[DATASET EXTRACT Boundary: Start]

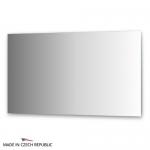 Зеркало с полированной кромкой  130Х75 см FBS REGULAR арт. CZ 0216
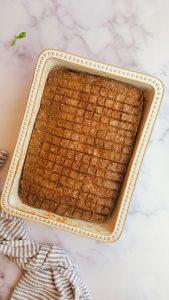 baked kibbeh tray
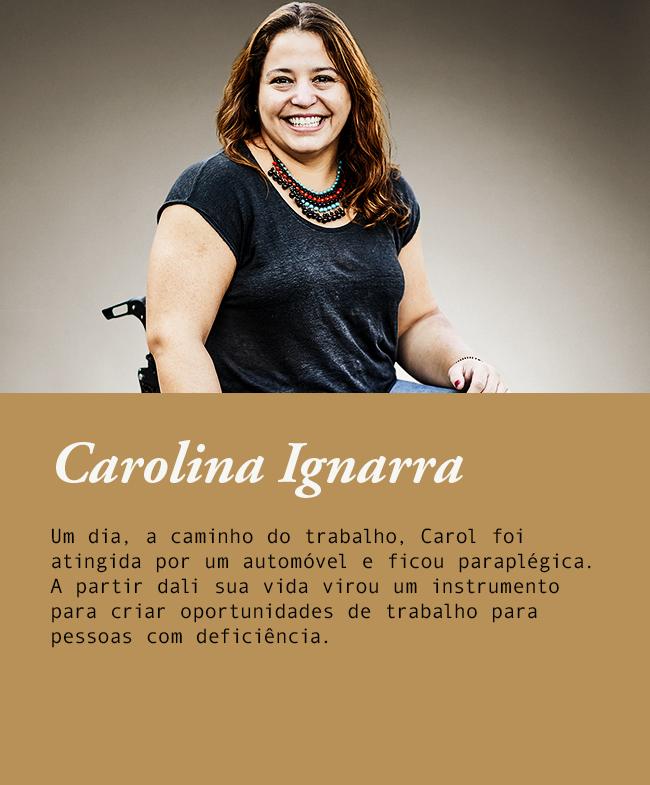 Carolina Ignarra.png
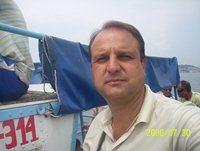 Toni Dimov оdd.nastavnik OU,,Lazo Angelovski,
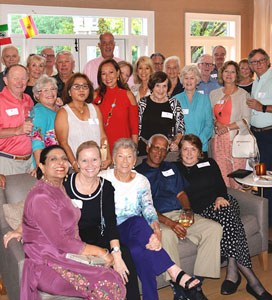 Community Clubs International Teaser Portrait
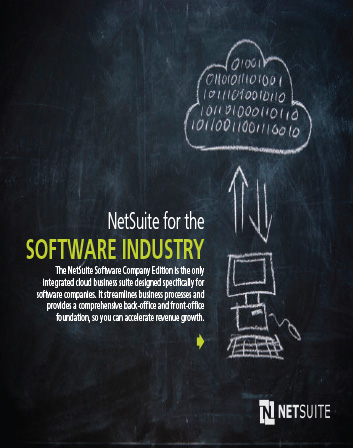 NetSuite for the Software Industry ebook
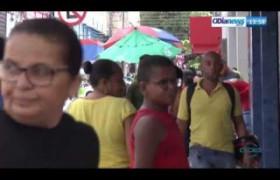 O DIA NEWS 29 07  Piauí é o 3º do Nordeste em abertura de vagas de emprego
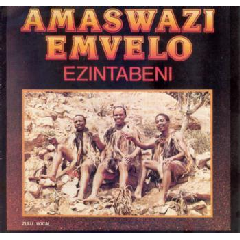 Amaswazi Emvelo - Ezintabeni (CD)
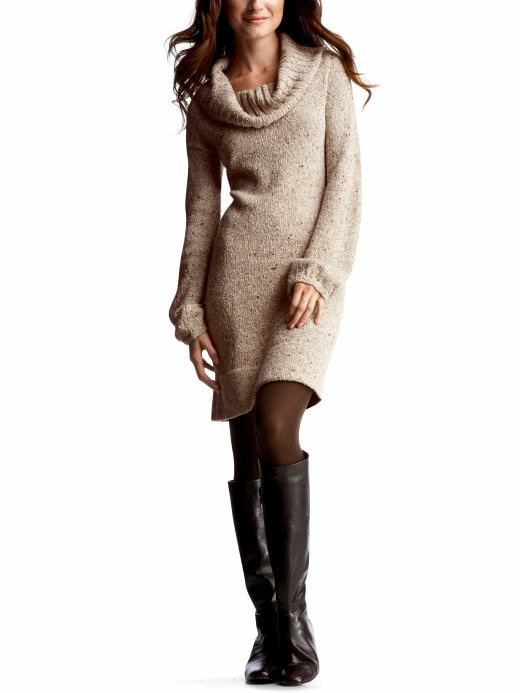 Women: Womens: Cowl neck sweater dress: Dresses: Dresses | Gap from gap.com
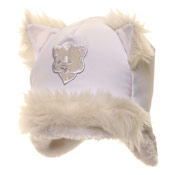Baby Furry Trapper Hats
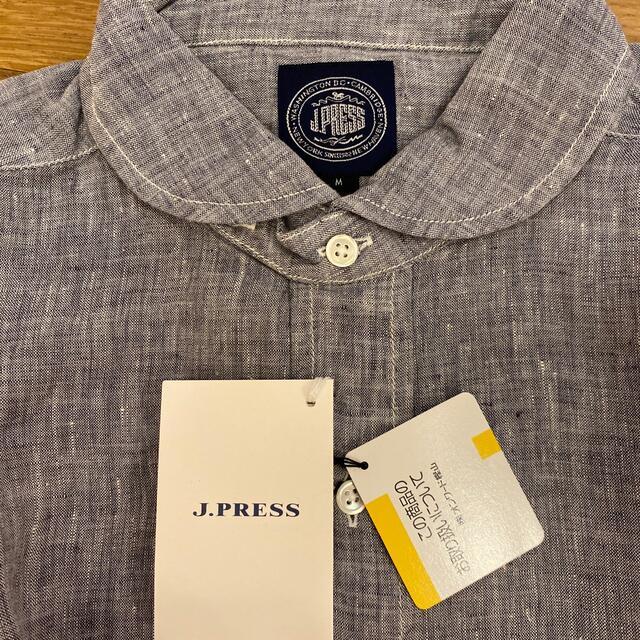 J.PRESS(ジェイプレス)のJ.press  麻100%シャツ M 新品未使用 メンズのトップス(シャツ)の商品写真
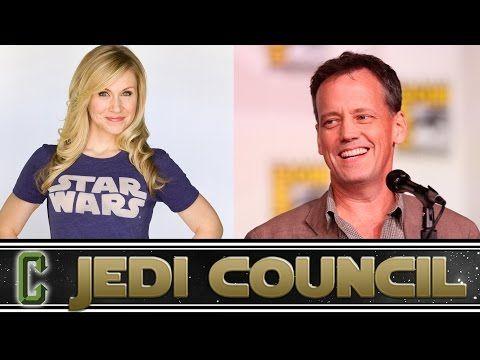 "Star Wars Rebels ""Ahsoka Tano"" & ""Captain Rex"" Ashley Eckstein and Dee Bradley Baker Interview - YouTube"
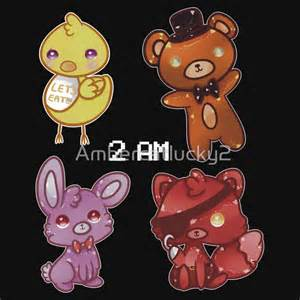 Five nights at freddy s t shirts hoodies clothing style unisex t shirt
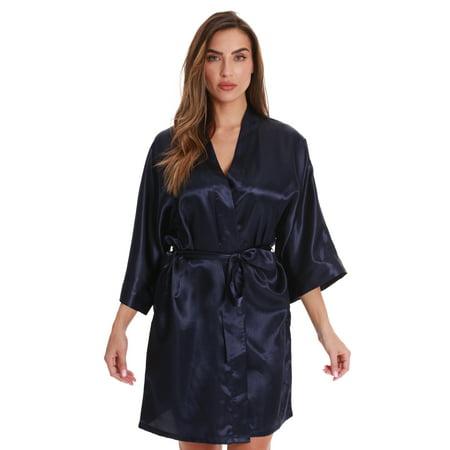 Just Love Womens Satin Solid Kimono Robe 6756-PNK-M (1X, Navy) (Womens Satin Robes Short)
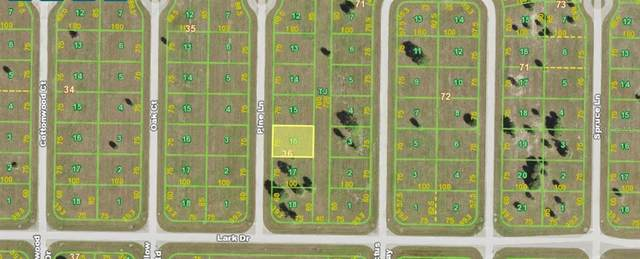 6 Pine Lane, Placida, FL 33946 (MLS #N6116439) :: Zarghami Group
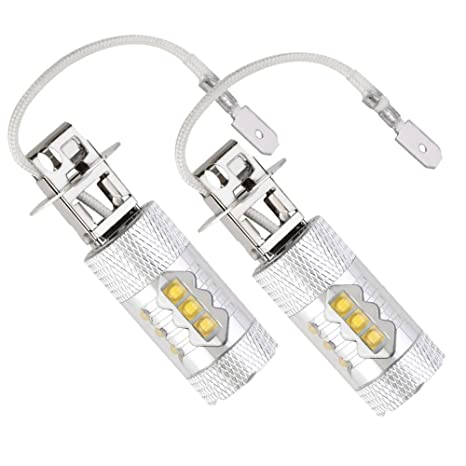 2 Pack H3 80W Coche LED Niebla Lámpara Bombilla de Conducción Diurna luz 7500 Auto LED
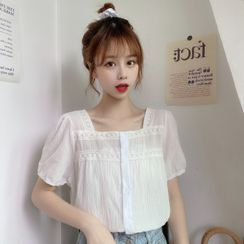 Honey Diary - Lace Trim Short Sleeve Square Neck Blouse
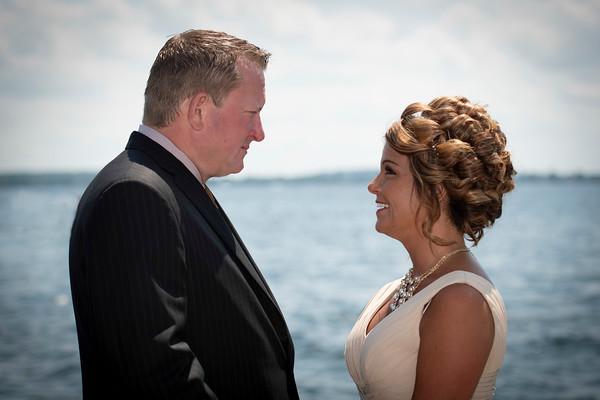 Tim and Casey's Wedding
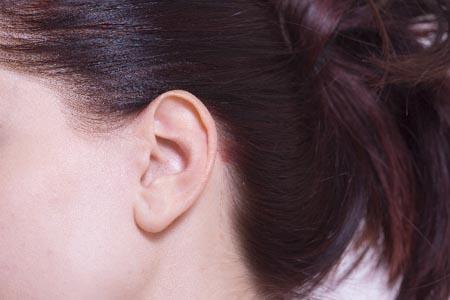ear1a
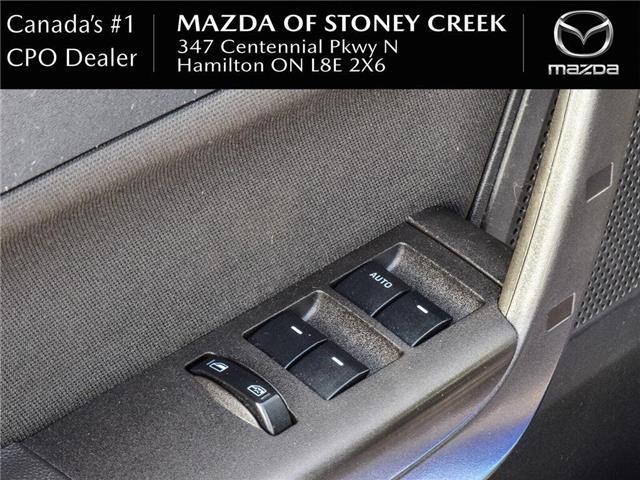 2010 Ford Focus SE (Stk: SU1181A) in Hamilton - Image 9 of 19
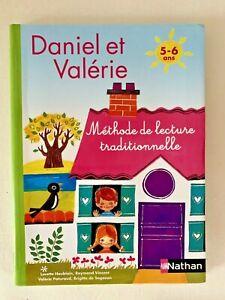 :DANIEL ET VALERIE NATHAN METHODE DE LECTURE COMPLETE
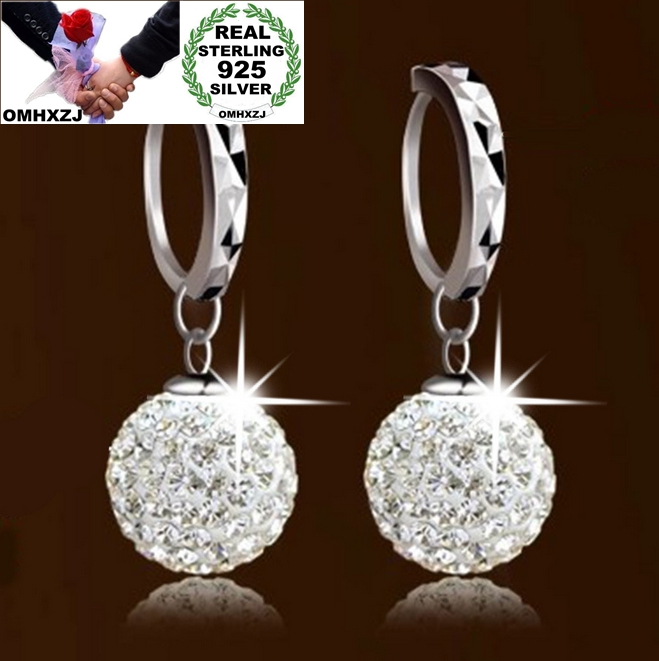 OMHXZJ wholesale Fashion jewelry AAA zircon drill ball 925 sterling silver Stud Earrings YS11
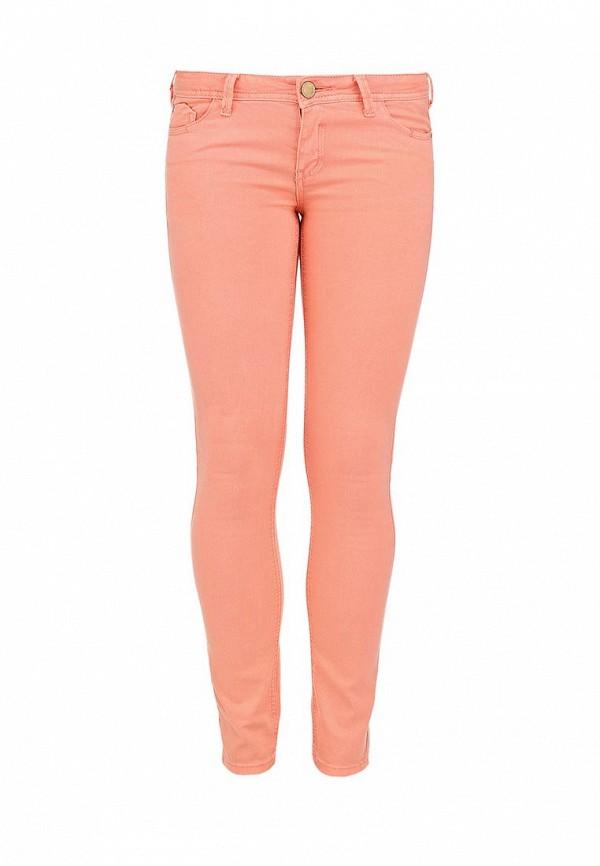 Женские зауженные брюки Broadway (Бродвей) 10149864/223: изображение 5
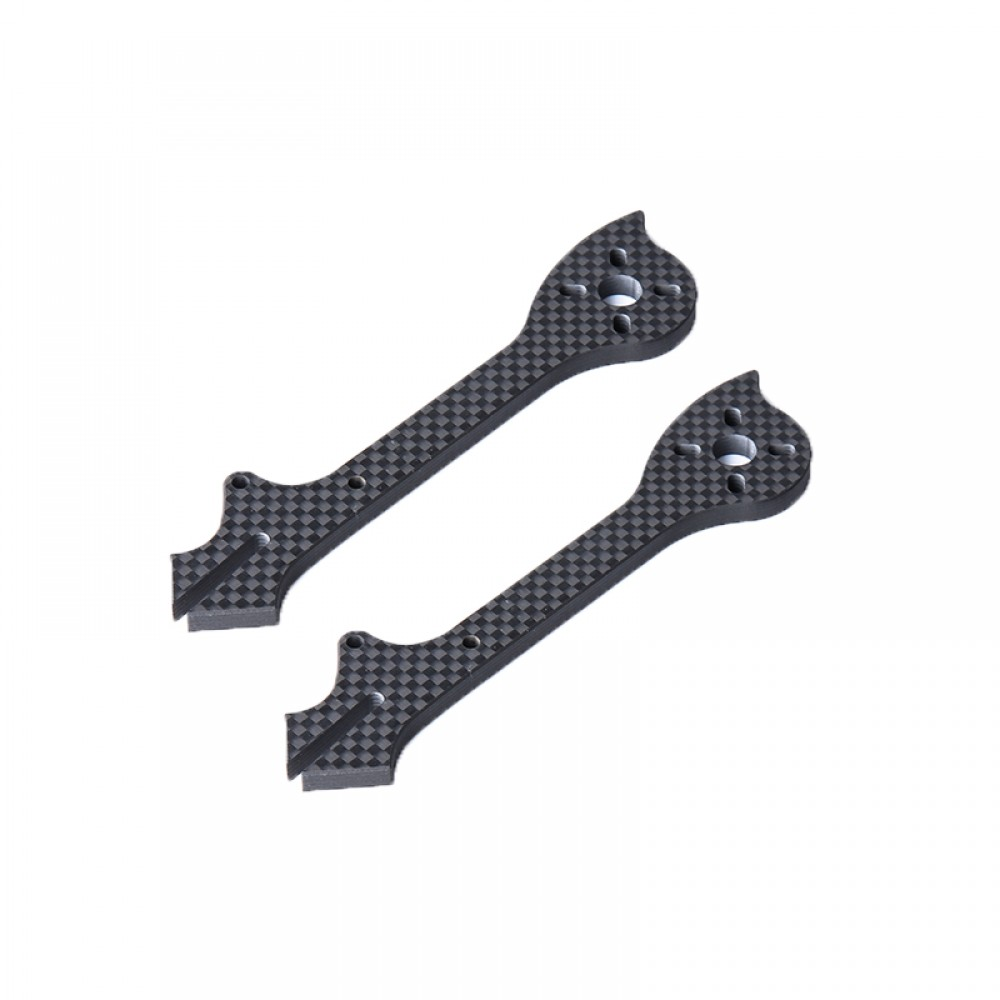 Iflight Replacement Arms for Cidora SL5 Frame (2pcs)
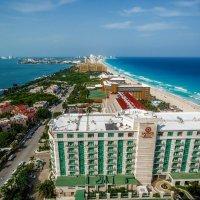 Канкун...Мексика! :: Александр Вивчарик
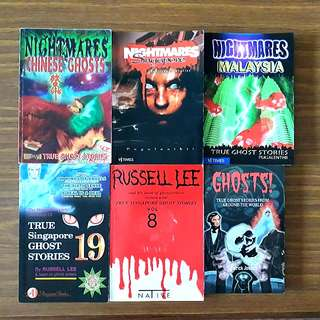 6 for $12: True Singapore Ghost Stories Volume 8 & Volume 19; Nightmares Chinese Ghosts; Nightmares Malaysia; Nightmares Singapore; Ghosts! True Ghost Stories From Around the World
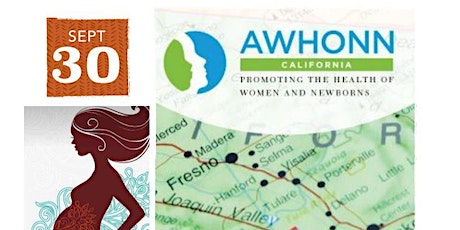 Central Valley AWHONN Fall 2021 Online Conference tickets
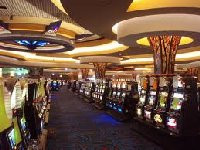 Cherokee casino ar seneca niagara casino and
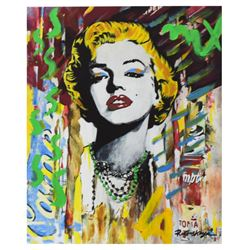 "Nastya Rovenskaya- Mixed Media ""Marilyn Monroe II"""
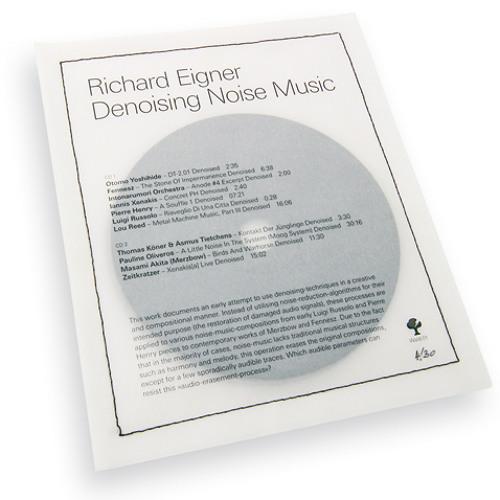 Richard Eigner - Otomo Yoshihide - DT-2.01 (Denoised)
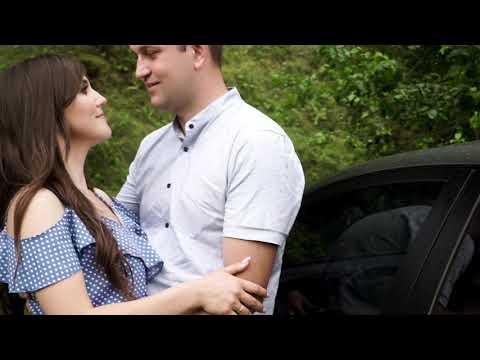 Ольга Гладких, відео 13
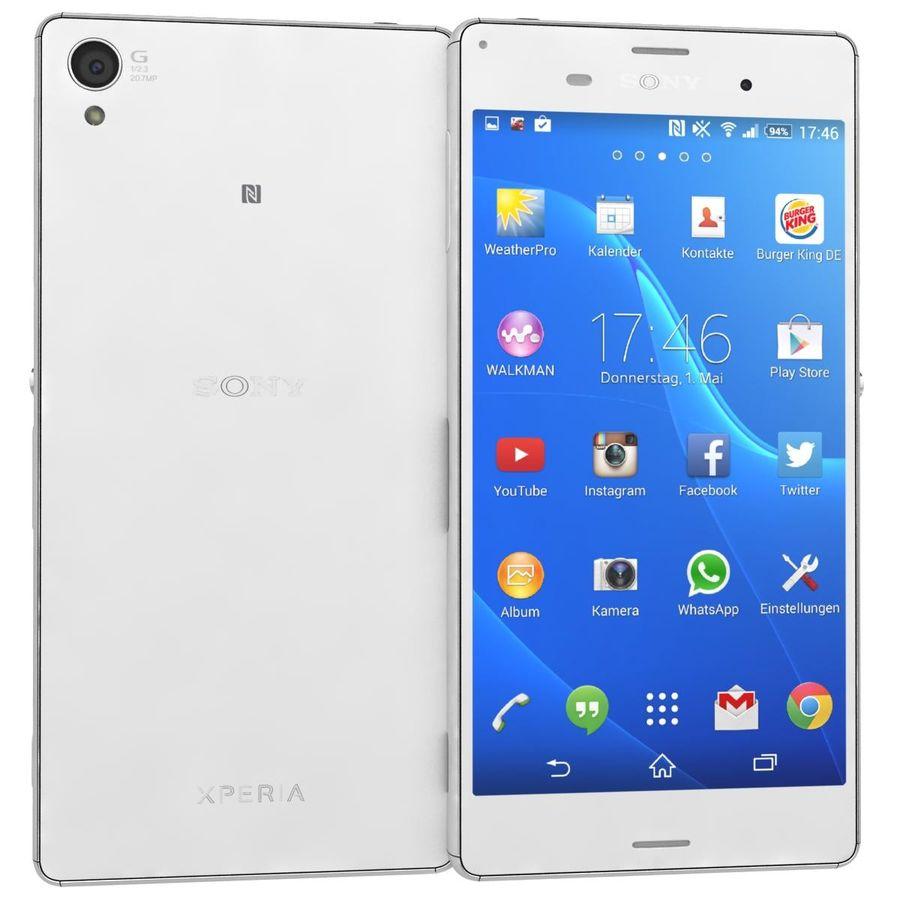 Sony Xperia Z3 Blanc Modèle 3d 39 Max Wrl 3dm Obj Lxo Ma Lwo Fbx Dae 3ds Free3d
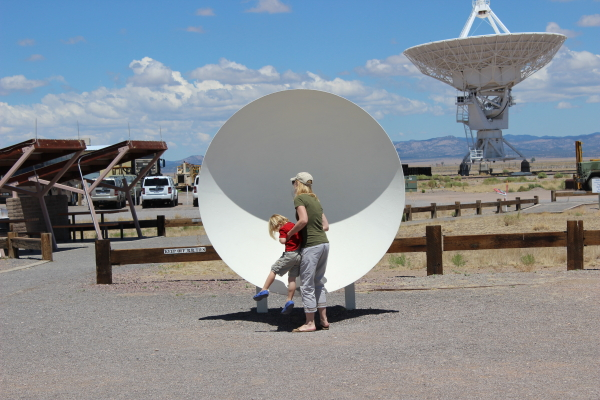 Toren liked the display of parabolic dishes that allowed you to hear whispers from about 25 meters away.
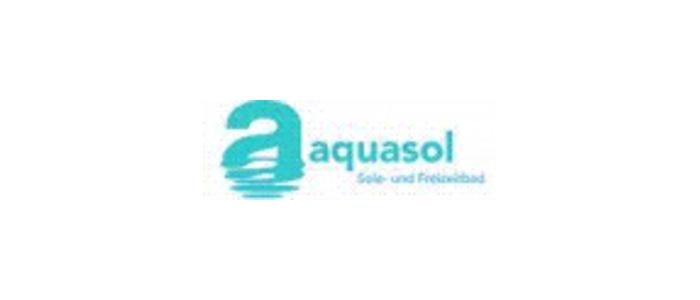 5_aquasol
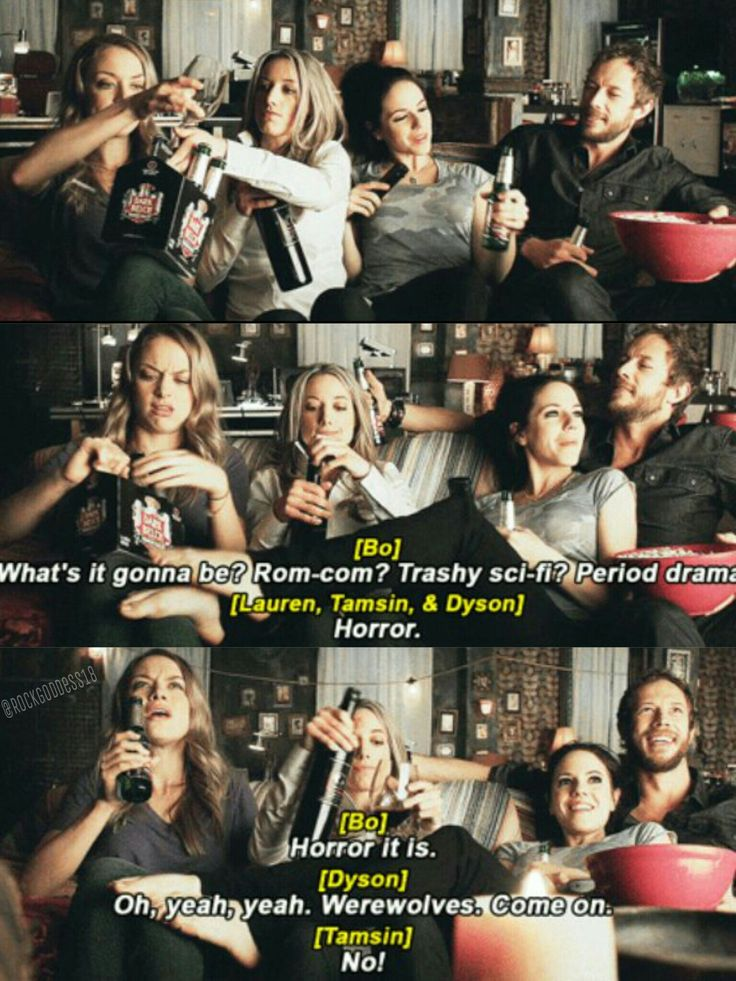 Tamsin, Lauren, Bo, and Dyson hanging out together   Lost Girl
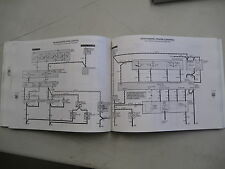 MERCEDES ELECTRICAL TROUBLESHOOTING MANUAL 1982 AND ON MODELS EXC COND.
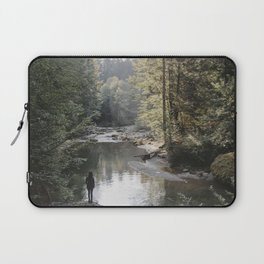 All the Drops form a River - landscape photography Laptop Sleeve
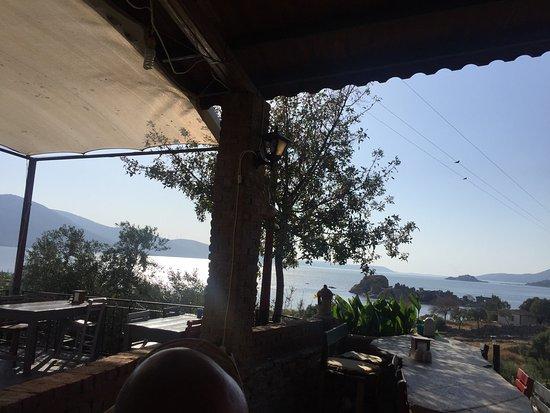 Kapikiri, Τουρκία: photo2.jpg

[DATASET EXTRACT Boundary: End]

◆ WHAT THIS TASK INVOLVES
Print the part of the listing above that opens with the line containing "Amaswazi Emvelo - Ezintabeni (CD)" and closes with the line containing "Ashley Eckstein and". Copy it exactly, both ends included, and omit the pictures.

◆ TASK ANSWER
 Amaswazi Emvelo - Ezintabeni (CD)
 Women: Womens: Cowl neck sweater dress: Dresses: Dresses | Gap from gap.com
Baby Furry Trapper Hats
 J.PRESS(ジェイプレス)のJ.press  麻100%シャツ M 新品未使用 メンズのトップス(シャツ)の商品写真
 "Star Wars Rebels ""Ahsoka Tano"" & ""Captain Rex"" Ashley Eckstein and Dee Bradley Baker Interview - YouTube"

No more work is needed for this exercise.